Car, en le voyant si beau, si heureux, si accueilli, Mme de Langey n’avait pas même fait un pas ; elle ne lui avait adressé ni parole ni sourire ; c’était le marbre de cette femme, non son âme qu’il retrouvait !

Et elle avait ri de ce rire-sardonique et insolent de certaines femmes, de ce rire qui est la plus lâche des insultes ; parce qu’il s’abrite sous la faiblesse et la fausseté !

Encore une fois, c’est bien elle !…

Le temps, respect inouï ! n’avait pas encore déformé sa taille et son visage : elle était belle, plus belle que Mme de Montesson ; son teint, sa bouche, ses yeux, n’avaient rien perdu de leur éclat. En la voyant, on ne pouvait s’empêcher de se dire :

« Le comte de Saint-Germain vend-il en effet le secret de ne point vieillir ? »

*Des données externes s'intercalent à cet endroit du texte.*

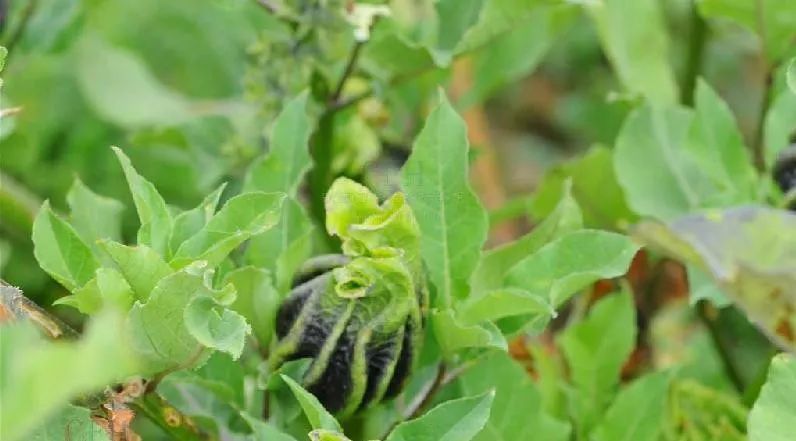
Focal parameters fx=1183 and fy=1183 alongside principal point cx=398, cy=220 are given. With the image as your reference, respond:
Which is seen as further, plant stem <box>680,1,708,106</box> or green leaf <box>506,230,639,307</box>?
plant stem <box>680,1,708,106</box>

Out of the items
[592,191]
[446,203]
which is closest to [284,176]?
[446,203]

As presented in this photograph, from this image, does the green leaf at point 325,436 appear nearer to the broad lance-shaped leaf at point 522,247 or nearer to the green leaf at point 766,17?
the broad lance-shaped leaf at point 522,247

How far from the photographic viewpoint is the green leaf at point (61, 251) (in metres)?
0.61

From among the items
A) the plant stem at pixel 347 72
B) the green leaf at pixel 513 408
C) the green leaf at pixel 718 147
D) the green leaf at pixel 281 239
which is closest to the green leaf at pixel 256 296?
the green leaf at pixel 281 239

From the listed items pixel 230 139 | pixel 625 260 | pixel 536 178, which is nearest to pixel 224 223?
pixel 625 260

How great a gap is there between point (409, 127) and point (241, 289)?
1.54ft

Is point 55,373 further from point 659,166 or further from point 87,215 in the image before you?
point 659,166

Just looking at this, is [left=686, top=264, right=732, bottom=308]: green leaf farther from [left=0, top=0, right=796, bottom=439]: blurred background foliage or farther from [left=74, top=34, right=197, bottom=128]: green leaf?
[left=74, top=34, right=197, bottom=128]: green leaf

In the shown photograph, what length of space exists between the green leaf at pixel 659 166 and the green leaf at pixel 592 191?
0.27ft

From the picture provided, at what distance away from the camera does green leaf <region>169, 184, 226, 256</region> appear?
24.5 inches

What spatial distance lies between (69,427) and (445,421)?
0.18 meters

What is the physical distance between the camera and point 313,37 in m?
Answer: 0.87

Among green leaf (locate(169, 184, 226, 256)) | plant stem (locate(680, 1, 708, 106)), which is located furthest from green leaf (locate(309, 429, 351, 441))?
plant stem (locate(680, 1, 708, 106))

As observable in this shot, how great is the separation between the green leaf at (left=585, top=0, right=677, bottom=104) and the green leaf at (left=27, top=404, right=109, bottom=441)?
0.59 m
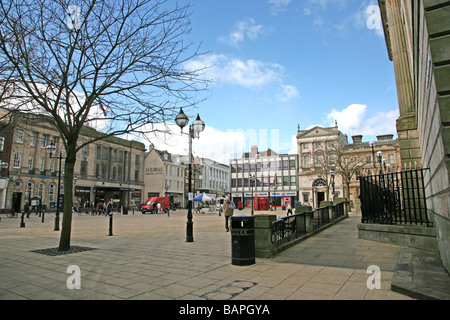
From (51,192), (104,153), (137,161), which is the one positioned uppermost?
(104,153)

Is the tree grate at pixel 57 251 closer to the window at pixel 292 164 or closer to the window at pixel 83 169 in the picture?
the window at pixel 83 169

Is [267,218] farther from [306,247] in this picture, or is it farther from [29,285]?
[29,285]

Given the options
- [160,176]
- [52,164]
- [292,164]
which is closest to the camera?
[52,164]

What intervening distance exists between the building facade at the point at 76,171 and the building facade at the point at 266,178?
28972 mm

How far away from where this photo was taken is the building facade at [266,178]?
73.0 m

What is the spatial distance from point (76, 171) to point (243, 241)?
4818 cm

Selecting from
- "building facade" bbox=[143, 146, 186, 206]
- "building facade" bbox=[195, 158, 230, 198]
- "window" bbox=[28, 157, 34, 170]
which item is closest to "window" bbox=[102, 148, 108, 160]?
"building facade" bbox=[143, 146, 186, 206]

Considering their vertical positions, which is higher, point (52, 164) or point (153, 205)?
point (52, 164)

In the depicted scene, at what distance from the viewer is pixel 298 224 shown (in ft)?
37.8

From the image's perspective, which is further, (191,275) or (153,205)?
(153,205)

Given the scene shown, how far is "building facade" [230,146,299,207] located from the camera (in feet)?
240

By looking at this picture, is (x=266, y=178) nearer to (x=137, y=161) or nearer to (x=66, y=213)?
(x=137, y=161)

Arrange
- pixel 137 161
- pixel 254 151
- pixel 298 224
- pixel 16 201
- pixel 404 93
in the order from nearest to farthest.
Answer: pixel 298 224 → pixel 404 93 → pixel 16 201 → pixel 137 161 → pixel 254 151

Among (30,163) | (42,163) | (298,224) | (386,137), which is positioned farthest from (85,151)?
(386,137)
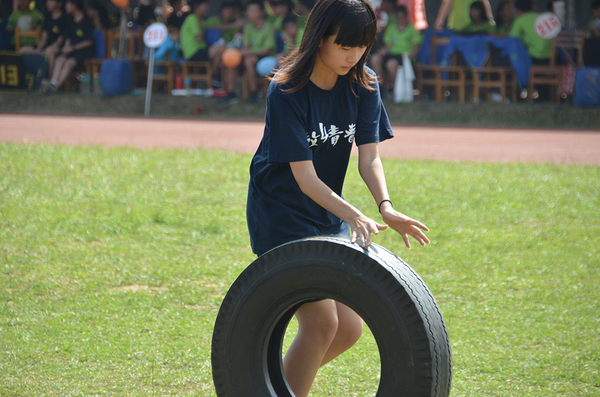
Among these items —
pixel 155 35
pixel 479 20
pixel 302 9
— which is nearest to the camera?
pixel 479 20

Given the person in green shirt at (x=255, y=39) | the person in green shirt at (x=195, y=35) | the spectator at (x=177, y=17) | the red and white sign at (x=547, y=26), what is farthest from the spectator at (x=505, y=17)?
the spectator at (x=177, y=17)

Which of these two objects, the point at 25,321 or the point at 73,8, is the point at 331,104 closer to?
the point at 25,321

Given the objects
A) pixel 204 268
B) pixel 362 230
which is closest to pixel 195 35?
pixel 204 268

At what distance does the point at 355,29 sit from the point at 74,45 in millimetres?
14264

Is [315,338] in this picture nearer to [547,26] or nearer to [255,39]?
[547,26]

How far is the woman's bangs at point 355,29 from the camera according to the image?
2.26m

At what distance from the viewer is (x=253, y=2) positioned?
13.7 metres

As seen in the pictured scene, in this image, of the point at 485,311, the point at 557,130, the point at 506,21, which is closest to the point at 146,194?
the point at 485,311

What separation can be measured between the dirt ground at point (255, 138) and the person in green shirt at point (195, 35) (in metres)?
2.05

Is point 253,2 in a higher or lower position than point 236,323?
higher

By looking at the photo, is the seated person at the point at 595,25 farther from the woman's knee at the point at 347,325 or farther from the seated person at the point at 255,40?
the woman's knee at the point at 347,325

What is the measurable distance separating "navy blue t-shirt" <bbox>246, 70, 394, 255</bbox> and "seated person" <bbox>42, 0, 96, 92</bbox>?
13.8 metres

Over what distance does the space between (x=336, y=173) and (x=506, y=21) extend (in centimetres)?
1147

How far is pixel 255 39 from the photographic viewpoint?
1371 cm
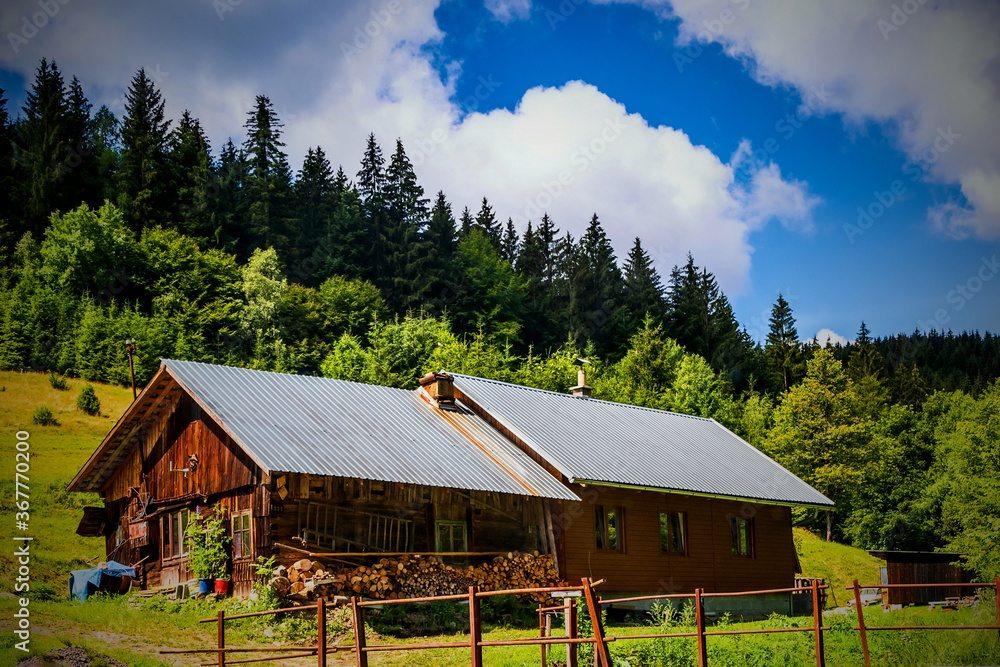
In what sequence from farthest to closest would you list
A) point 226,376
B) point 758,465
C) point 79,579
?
point 758,465
point 226,376
point 79,579

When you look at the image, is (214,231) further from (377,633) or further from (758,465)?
(377,633)

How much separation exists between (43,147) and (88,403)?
31.2m

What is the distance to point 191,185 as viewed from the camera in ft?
232

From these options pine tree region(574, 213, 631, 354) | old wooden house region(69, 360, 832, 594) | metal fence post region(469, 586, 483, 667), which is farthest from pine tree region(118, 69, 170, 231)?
metal fence post region(469, 586, 483, 667)

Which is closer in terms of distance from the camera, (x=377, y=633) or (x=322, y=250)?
(x=377, y=633)

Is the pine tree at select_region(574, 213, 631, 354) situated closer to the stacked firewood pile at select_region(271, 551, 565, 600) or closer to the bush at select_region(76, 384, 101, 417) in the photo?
the bush at select_region(76, 384, 101, 417)

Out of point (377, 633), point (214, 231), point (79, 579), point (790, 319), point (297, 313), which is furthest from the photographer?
point (790, 319)

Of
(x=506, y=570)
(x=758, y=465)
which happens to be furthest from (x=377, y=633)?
(x=758, y=465)

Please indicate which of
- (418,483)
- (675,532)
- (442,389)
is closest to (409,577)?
(418,483)

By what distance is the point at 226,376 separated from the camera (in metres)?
22.8

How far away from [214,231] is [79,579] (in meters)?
49.8

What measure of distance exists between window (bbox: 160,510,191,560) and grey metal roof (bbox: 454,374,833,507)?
8908 millimetres

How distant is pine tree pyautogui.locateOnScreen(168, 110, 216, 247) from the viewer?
6762cm

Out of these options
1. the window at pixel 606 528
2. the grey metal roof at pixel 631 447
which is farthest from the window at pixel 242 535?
the window at pixel 606 528
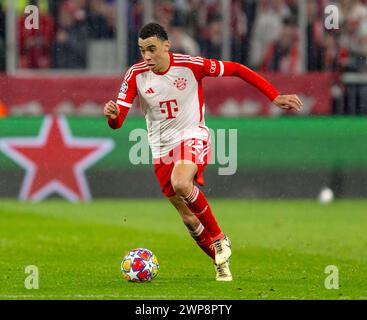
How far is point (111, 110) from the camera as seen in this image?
35.2 feet

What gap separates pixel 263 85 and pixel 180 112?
790 mm

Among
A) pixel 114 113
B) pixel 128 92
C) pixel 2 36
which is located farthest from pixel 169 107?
pixel 2 36

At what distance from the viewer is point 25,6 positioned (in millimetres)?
20047

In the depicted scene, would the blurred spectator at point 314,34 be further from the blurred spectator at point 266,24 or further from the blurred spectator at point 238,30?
the blurred spectator at point 238,30

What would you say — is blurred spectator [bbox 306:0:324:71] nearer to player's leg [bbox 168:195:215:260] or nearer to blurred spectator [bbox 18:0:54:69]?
blurred spectator [bbox 18:0:54:69]

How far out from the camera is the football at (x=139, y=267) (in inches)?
428

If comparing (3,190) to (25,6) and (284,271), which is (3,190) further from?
(284,271)

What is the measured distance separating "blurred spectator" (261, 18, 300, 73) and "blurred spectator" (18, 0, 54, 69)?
11.7ft

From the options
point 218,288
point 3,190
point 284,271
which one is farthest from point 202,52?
point 218,288

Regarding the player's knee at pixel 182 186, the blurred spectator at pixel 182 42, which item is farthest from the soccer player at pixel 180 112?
the blurred spectator at pixel 182 42

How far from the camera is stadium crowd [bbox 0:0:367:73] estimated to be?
2056 centimetres

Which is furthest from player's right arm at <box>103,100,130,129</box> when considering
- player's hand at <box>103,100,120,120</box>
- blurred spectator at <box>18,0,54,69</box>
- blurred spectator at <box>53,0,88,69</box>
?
blurred spectator at <box>53,0,88,69</box>

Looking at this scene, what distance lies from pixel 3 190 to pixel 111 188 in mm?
1695

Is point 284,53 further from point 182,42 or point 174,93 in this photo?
point 174,93
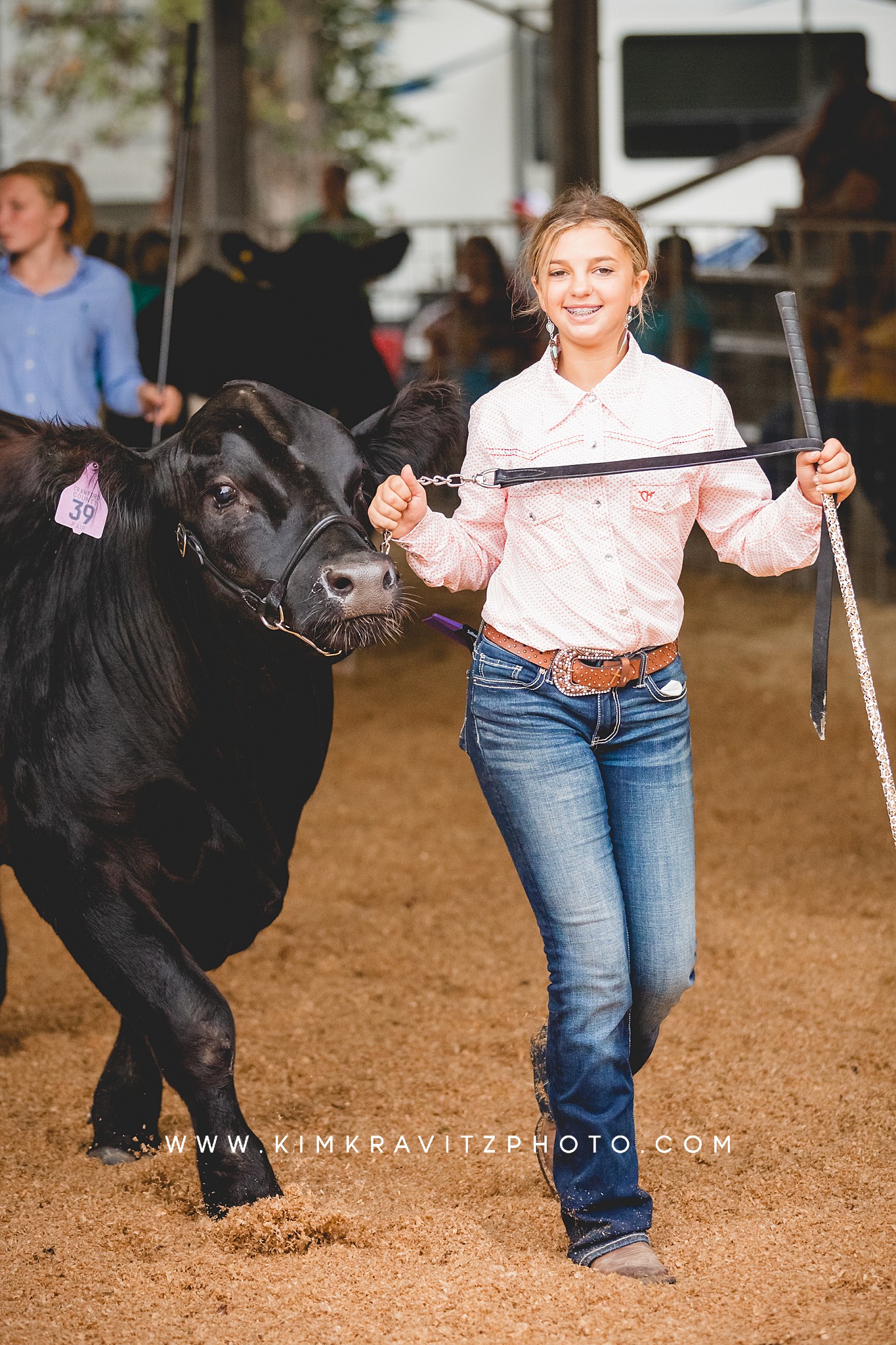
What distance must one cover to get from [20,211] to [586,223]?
2.65 metres

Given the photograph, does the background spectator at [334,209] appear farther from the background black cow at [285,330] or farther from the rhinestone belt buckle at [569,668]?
the rhinestone belt buckle at [569,668]

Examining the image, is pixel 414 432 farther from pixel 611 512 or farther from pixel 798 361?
pixel 798 361

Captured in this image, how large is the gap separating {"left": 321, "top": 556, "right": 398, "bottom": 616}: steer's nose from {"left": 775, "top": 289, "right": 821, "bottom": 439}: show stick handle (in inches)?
29.4

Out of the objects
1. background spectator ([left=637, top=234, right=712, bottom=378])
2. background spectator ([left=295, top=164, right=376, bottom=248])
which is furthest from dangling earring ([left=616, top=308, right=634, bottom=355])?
background spectator ([left=295, top=164, right=376, bottom=248])

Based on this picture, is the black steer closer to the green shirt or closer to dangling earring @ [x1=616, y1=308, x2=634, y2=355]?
dangling earring @ [x1=616, y1=308, x2=634, y2=355]

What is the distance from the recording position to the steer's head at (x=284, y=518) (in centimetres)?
283

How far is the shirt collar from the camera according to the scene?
2820mm

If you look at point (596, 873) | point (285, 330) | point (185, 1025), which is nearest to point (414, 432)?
point (596, 873)

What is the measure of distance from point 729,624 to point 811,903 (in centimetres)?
433

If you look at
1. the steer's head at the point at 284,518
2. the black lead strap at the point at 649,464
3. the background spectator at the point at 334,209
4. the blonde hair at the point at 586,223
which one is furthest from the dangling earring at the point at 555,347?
the background spectator at the point at 334,209

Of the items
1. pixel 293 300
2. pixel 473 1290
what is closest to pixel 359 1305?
pixel 473 1290

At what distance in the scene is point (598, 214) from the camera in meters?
2.81

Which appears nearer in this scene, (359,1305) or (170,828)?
(359,1305)

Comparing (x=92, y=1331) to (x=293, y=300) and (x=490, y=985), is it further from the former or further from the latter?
(x=293, y=300)
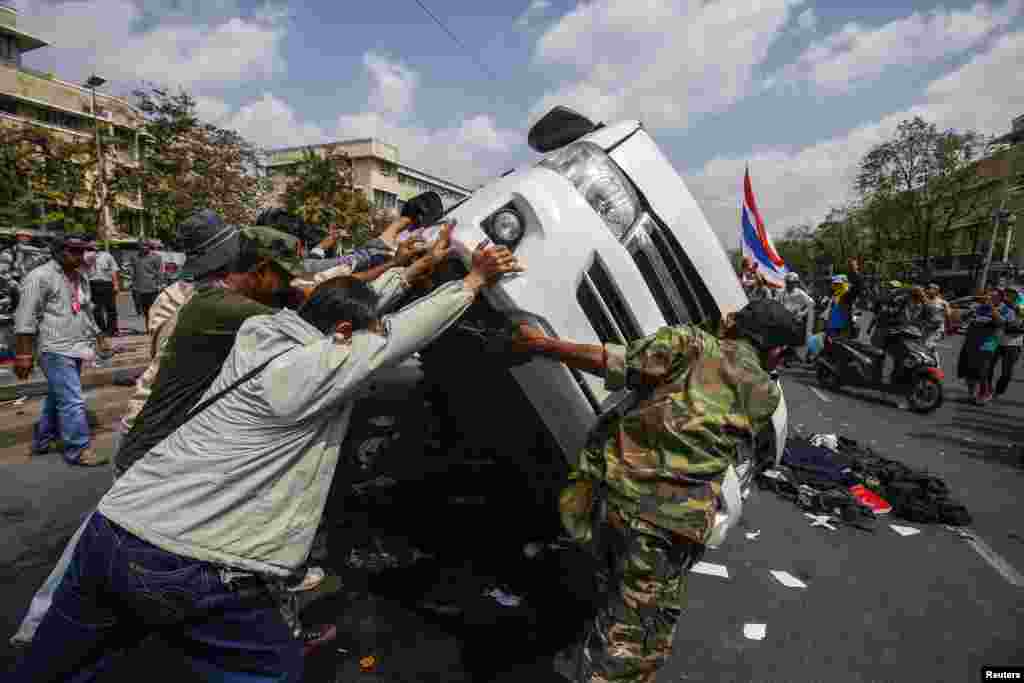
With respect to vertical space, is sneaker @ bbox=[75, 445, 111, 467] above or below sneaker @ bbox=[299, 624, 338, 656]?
above

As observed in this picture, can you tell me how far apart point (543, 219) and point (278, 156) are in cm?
6417

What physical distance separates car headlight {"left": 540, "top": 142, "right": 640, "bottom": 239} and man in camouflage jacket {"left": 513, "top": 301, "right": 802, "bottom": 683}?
0.88m

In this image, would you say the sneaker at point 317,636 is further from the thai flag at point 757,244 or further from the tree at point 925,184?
the tree at point 925,184

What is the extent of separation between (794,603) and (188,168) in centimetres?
2376

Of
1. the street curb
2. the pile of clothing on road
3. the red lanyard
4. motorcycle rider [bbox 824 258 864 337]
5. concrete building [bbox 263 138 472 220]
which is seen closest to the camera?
the pile of clothing on road

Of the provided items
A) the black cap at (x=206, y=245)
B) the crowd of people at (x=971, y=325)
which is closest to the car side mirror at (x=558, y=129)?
the black cap at (x=206, y=245)

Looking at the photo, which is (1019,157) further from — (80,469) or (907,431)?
(80,469)

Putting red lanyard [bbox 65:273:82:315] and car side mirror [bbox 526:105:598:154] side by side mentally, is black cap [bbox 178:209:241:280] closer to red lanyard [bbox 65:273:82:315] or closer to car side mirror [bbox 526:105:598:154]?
car side mirror [bbox 526:105:598:154]

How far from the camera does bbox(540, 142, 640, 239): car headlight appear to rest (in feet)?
8.20

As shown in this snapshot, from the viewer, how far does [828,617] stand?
259 cm

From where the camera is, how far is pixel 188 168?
2033 cm

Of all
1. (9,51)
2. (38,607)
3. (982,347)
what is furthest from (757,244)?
(9,51)

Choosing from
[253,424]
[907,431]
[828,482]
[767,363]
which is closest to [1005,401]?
[907,431]

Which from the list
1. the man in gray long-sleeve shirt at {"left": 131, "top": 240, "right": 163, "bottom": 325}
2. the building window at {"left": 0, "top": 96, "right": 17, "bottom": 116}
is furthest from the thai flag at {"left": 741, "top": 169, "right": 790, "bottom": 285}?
the building window at {"left": 0, "top": 96, "right": 17, "bottom": 116}
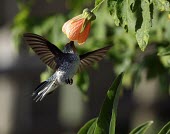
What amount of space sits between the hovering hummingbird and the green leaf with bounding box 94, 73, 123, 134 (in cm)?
13

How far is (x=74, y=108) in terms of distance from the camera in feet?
Answer: 27.6

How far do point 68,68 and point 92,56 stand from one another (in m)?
0.08

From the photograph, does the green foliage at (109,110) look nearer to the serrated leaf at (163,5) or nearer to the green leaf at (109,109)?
the green leaf at (109,109)

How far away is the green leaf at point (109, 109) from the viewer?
1.65 meters

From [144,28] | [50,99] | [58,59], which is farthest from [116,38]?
[50,99]

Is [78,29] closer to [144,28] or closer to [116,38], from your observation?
[144,28]

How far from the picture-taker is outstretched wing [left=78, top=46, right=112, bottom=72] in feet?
5.90

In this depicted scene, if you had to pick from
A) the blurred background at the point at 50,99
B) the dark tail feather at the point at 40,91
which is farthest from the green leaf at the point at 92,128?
the blurred background at the point at 50,99

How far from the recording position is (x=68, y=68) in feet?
5.86

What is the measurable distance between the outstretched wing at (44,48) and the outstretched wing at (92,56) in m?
0.06

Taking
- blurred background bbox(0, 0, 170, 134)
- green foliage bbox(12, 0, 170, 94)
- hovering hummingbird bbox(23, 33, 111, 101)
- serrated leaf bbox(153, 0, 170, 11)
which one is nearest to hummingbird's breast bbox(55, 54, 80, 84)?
hovering hummingbird bbox(23, 33, 111, 101)

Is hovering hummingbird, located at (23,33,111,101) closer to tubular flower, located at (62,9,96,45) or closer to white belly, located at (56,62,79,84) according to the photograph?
white belly, located at (56,62,79,84)

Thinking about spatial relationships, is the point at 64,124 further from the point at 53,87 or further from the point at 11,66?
the point at 53,87

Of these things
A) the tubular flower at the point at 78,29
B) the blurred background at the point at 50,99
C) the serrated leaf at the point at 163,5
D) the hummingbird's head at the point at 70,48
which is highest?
the serrated leaf at the point at 163,5
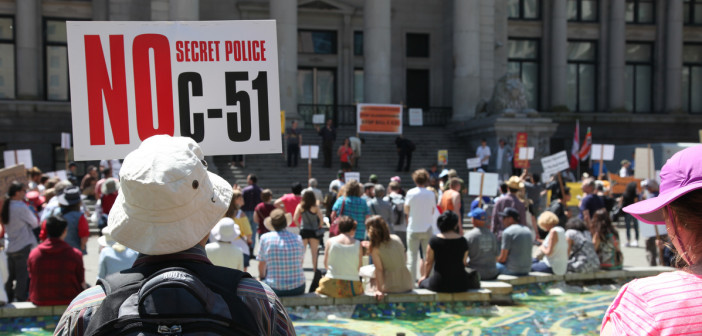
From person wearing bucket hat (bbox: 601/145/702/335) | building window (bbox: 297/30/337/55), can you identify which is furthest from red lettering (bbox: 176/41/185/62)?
building window (bbox: 297/30/337/55)

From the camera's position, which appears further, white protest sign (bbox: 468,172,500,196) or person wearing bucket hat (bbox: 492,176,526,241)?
white protest sign (bbox: 468,172,500,196)

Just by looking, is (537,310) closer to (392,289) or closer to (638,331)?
(392,289)

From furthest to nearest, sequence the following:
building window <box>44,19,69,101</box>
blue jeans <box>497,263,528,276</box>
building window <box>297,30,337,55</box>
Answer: building window <box>297,30,337,55</box>
building window <box>44,19,69,101</box>
blue jeans <box>497,263,528,276</box>

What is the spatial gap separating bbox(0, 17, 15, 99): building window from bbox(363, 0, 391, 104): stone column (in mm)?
16392

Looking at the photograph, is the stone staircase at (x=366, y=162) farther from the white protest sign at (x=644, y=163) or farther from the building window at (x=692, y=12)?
the building window at (x=692, y=12)

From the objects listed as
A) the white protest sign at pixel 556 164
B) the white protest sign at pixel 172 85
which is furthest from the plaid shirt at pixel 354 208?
the white protest sign at pixel 556 164

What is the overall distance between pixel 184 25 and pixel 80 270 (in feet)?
14.1

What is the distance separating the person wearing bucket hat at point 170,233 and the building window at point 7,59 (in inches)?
1279

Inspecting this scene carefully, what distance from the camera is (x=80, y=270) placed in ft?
25.0

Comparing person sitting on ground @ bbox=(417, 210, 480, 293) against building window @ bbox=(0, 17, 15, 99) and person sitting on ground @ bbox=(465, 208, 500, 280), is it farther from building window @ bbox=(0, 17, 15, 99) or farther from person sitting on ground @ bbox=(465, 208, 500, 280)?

Ses épaules, dégagées des plis d’une calèche rose, avaient conservé leurs belles lignes veloutées ; son front, mollement bombé comme celui de la Diane antique, n’avait pas même une ride. Comme en ce temps-là l’usage des parfums était une véritable loi, il s’exhalait de tous ses atours je ne sais quelle fraîcheur asiatique, on la pressentait comme un bouquet. Le grand goût de sa toilette, l’esprit merveilleux de ses plus légers détails, la maintenaient au rang des belles créoles à la mode que les habitudes indolentes des îles ont garanties des outrages de la fatigue.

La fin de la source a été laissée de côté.